KTLA

The West Hollywood City Council is set to vote Monday on an ordinance that would create a citywide $17.64 minimum wage for employees in the city.

Under the proposal, hotel workers citywide would get a minimum wage of $17.64 per hour starting Jan. 1, 2022. Workers in all other sectors will later get that same proposed minimum wage beginning July 1, 2022.


If approved, it would be the highest minimum wage rate in the nation, after another California city, Emeryville.

Currently, the state’s minimum wage rate stands at $13 an hour for employers with 25 employees or fewer, and $14 an hour for employers with 26 or more employees. It will go up $1 for both categories in January of next year.

Most U.S. cities and counties that have adopted minimum wage rates higher than their state’s minimum are in the Los Angeles and San Francisco Bay areas of California, according to the Pew Research Center.

In outlining the wage hike, officials said most employees in West Hollywood are already earning at or above the proposed amount, and so increasing the minimum wage rate would help those being paid less than the majority of other workers in the city.

• **Study material**:
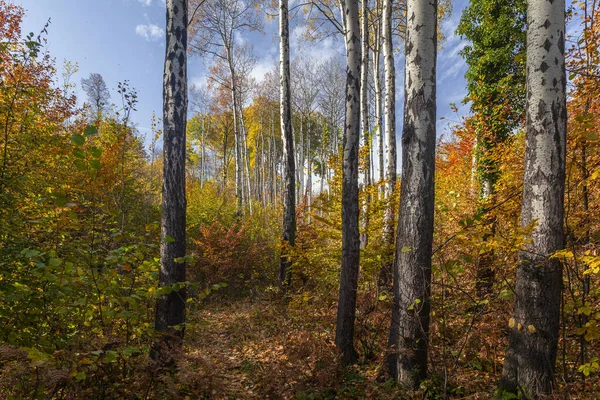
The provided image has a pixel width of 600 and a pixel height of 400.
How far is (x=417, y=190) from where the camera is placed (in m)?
3.03

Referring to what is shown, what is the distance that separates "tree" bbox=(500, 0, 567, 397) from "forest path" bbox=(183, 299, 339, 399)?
7.03ft

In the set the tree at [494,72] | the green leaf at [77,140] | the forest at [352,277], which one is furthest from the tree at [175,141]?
the tree at [494,72]

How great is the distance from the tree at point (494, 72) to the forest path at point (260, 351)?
6567mm

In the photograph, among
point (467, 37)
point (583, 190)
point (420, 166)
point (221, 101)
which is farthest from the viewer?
point (221, 101)

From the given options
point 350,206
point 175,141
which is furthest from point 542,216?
point 175,141

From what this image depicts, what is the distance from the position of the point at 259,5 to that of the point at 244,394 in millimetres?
13068

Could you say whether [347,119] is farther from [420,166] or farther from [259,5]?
[259,5]

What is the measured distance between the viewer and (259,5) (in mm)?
11500

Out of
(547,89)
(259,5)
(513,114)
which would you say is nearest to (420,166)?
(547,89)

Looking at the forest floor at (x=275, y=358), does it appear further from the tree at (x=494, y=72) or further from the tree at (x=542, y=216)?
the tree at (x=494, y=72)

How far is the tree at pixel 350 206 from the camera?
4.13 m

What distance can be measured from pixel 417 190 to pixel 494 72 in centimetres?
839

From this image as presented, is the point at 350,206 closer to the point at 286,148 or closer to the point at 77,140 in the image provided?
the point at 77,140

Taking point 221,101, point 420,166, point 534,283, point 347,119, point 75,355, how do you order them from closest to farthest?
point 75,355 < point 534,283 < point 420,166 < point 347,119 < point 221,101
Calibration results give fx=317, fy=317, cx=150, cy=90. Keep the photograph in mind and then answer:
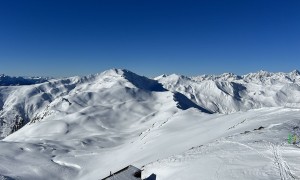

• **Exercise description**: In the West Hollywood minimum wage article, turn the paragraph beginning "Currently, the state's minimum wage rate" into a short bulleted list that keeps its main facts. The rows come from a separate source, unrelated to the West Hollywood minimum wage article.

• **Completed exercise**:
- State minimum wage for employers with 25 or fewer employees: $13 an hour
- State minimum wage for employers with 26 or more employees: $14 an hour
- Both rates rise by $1 in January of next year